• _Objective_: Write a continuation of the following account of arriving at work during a power outage, starting after its final sentence and not drawing on the material that comes after the account.

Which, of course, I don't.
"I think Jeff's up there though," Clyde finished. That didn't surprise me. Jeff is almost always at the office before I am, and I get in pretty early.
"Well I guess I'll head up and pound on the door," I replied, giving a wave and heading for the elevator. I tend to forget the inconveniences of a power outage, you see. Like the fact that the elevators won't be working. After taking my first step toward the elevator my brain came back on-line and I turned towards the stairs before Clyde noticed where I was going (or maybe he's just too much of a gent to have said anything).
The three flights to our office weren't too much of a hardship although I don't know why I didn't just go get a coffee or something. It's not like my sitting at my dark desk would help the power come back any sooner, and everything I do at work, from writing documents to testing software to using the phones, depends on electricity. But the closest Starbuck's is around the corner and if the whole block didn't have power then Starbuck's would be blacked out too. There's a coffee shop across the street from our building and they're on a different grid so they had power. But I've never trusted the place - from the state of their front window it doesn't look like the most hygienic option around. For all I know it's a great greasy spoon but it doesn't look like the right place to order an espresso.
Our office door was propped open so no pounding was required (which is good because the doors are heavy steel numbers and hurt your hands if you have to knock. I know because I've forgotten my badge on occasion). Once I got to my desk and dropped off my bag, I was at a bit of a loss. My usual routine is to boot up my machine and while Windows spends the next 27 minutes deciding whether or not I'll be able to access my desktop I put my lunch in the fridge and fill up the first of several 40 oz bottles of water of the day.

• _Data records_:
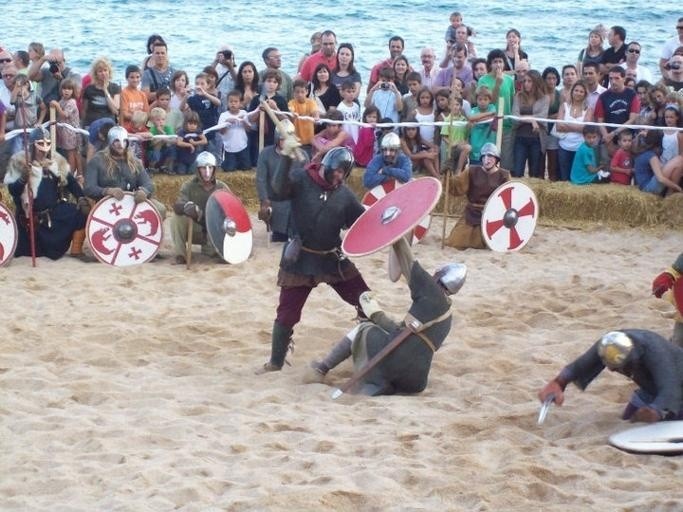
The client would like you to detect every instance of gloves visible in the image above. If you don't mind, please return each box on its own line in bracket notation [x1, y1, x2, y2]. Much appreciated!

...

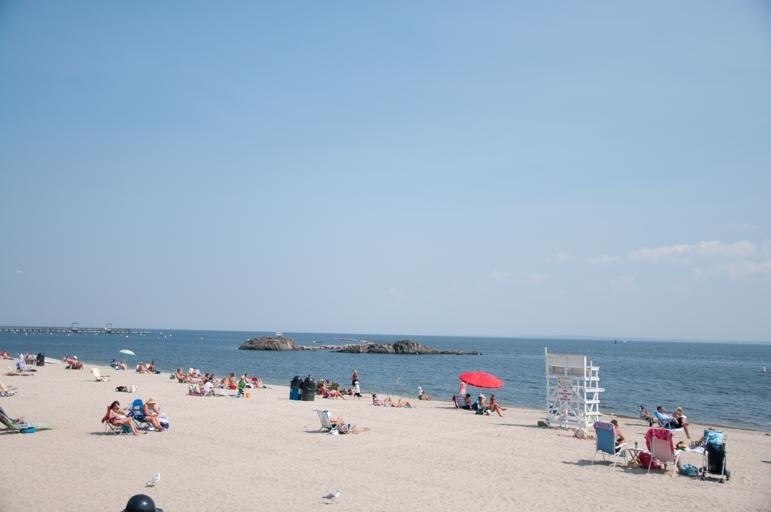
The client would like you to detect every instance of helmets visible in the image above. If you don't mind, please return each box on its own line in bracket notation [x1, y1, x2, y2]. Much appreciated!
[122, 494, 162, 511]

• _Written response_:
I went ahead and put my lunch in the now tepid office fridge, though it wasn't much colder inside than out. But I figured that the air in the fridge might be less hazardous in terms of contamination than the free-flowing city air that comes through our open warehouse windows. On the other hand, someone's salami sandwich might still be lurking in the shadows of the fridge, forgotten by a former employee and left to commence a slow rise to sentience. You know how office refrigerators can be.
Thus divested of my bag and lunch and armed with a bottle of water so cold it set my teeth on edge, I returned to my desk. To what end, I couldn't tell you. It was 8:30 in the morning, which is a little too early to start phone-screening candidates for my still vacant tester position, and besides, the phones were down too.
For the first time I noticed how eerily quiet the office was. Even when I'm the only person in the place there's always a big fan running in front of the server closet and the whine of my PC. And I usually wear headphones when I'm working so there's always something to listen to. One thing I really love about blackouts is the silencing of those white noise sounds I almost don't hear anymore. Suddenly I hear a hole in the soundscape and I can hear things I wouldn't have heard otherwise.
That was about the time that the incessant beeping of the fire alarm out in the hallway started to get annoying. When the power goes out, the fire alarm starts bitching by continuously and rapidly emitting a high pitched beep. I have no idea why it does this. It doesn't seem to help anything or tell anyone anything they didn't already know. It only succeeds in reminding you that the power is out and the fire alarm is still in the building.
Humans are endlessly adaptable though, and after a few minutes I tuned out the fire alarm. The one thing we can't really ignore, though, is nature's call, and after half a bottle of water, I was hearing that loud and clear.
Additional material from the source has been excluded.